Electrophoresis is a process directed motion of particles dispersed in a liquid in a constant electric field. Particles of the same substance are identical in sign to the charges. - In electric field of charged particles move to the negative electrode - cathode, negatively charged particles to the positive electrode (anode. The motion of particles to the cathode sometimes called elpo, to the anode - anaphoresis. The speed depends on the mass of the particles, and the charge in these conditions, making electrophoresis allows to separate mixtures of substances into its constituent components.

the scheme electrophoresis
Risky free (front) electrophoresis. The position of the boundary of the section: a - prior experience; b - after the experience. 1 - electrodes; 2 - solvent; 3 - protein solution.

The following types of electrophoresis. 1. Free (front) electrophoresis. In this case, electrophoresis spend devices, significant part of which is U-shaped tube (Fig. 1). The lower part of the tube to fill the test object, such as a protein solution that layer thinner. In the solvent immersed electrodes, connected to the constant power supply. Thus electrically charged particles protein moved to one of the electrodes, resulting in the interface between the solution and the solvent in one knee raised (rising edge), and the other goes down (falling edge). Devices for free electrophoresis, equipped with an automatic registration of moving of each component in the studied object, used in the analysis of disperse systems, the allocation of these separate components, but also in a clinical study of serum blood.
2. Electrophoresis on media zone electrophoresis). As carriers of paper used, gels starch, agar, polyurethanes etc. In clinical laboratories particularly pervasive for the study of serum got electrophoresis on paper, which is conducted in the following way: on a strip of special sorts of paper impregnated with corresponding buffer solution (see), put a drop of blood serum.
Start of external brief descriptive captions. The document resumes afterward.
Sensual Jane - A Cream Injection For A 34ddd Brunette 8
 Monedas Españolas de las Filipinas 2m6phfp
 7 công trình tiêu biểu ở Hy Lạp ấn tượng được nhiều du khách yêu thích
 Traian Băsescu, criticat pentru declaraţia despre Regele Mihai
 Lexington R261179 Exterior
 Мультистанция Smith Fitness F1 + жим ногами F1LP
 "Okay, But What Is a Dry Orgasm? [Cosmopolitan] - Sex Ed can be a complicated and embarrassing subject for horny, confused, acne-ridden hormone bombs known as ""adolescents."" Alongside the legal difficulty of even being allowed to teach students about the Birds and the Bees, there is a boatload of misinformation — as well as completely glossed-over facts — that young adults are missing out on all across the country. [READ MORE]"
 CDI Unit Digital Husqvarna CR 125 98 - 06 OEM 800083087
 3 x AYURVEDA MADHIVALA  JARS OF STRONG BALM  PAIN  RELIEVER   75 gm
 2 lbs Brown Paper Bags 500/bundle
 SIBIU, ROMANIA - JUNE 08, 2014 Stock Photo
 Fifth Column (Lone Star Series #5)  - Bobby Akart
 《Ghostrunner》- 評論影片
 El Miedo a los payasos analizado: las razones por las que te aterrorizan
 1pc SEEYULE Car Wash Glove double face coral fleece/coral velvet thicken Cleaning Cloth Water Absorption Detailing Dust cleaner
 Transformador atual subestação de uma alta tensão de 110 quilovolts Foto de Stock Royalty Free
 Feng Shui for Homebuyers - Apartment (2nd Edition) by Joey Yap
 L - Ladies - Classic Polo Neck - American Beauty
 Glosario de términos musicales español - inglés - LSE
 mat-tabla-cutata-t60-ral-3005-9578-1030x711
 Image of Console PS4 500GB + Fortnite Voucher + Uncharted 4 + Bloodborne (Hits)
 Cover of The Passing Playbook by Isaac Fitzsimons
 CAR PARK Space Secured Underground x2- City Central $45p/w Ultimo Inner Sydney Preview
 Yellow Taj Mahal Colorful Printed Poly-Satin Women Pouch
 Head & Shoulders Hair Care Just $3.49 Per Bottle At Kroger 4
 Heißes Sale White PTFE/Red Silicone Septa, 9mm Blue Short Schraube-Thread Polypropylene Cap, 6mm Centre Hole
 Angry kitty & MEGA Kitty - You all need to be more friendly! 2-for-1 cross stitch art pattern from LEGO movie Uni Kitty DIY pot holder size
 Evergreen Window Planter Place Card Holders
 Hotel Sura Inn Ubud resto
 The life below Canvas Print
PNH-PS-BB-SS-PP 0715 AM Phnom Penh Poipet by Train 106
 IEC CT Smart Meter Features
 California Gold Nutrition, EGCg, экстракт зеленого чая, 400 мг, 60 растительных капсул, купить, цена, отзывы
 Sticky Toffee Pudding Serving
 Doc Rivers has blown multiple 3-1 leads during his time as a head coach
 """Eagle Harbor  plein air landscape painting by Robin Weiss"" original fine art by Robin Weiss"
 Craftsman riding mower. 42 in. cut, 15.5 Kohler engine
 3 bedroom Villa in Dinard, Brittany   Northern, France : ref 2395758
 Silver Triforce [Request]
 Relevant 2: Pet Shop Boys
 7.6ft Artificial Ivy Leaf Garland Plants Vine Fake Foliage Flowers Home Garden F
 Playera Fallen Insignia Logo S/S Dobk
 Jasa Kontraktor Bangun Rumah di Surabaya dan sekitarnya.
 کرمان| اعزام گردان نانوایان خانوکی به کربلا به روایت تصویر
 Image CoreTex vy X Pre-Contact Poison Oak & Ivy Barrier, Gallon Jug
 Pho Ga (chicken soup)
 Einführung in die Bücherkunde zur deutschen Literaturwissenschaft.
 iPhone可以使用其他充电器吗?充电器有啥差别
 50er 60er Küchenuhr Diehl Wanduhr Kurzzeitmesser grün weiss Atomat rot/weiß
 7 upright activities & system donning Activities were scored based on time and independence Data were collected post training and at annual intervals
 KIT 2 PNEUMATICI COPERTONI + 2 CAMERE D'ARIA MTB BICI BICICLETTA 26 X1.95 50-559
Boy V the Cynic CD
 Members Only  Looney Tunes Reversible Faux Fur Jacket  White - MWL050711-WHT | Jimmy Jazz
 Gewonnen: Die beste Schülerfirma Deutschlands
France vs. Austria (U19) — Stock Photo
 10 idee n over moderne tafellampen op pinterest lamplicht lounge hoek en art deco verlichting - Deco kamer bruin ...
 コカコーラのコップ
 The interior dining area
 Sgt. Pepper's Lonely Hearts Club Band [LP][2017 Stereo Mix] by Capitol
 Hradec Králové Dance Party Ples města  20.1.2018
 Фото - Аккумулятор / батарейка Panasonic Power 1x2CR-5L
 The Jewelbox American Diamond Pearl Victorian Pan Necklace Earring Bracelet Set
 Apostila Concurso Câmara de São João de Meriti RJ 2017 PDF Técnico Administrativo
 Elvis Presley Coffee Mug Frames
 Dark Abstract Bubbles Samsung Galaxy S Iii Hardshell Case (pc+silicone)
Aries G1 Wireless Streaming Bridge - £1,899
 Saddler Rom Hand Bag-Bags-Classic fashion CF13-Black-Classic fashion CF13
The ends of the strips put in a Cup, filled data buffer solution and fitted with electrodes. When bandwidth constant electric current separate serum proteins move along the strips with different speeds, and sometimes in different directions. After a certain time the transmitting current cease, a strip of paper dried and treated with reactive protein. This paper electrophoregram identified colored spots. The number of spots judged on the amount of protein fractions, and by the intensity of colour spots - about quantitative content of each protein fraction in the serum.
Lately wide use in research and in clinical diagnostics finds electrophoresis in a thin layer of gel is applied on a glass plate (disc electrophoresis)and placed in a glass tube.
Electrophoretic study. Used in clinical practice zone electrophoresis for the investigation of the protein composition of body fluids. Often used electrophoresis on paper as the most simple in technique. Electrophoresis in agar and starch gels used in medical practice primarily in scientific research.
Using electrophoresis on paper share in the blood protein fraction, lipoproteins, glucoproteins, and urine protein fraction, gastric juice, exudates, etc. In the blood electrophoresis identifies 5 main protein fractions: albumin, alpha-1 (alpha1) alpha-2(alpha2)-, beta (?) - and gamma(gamma-globulins. In norm, their relationship is more or less constantly. In some diseases, these ratios change that may have diagnostic and prognostic value. For example, in acute inflammatory processes increases content in the blood α2-globulin; in the period to develop immunity increases the content of gamma globulin; with liver disease is reduced the amount of albumin, etc. In certain diseases (for example, in multiple myeloma) in plasma appear abnormal proteins (paraproteins)that can be detected by using methods of electrophoresis, which is of great diagnostic value.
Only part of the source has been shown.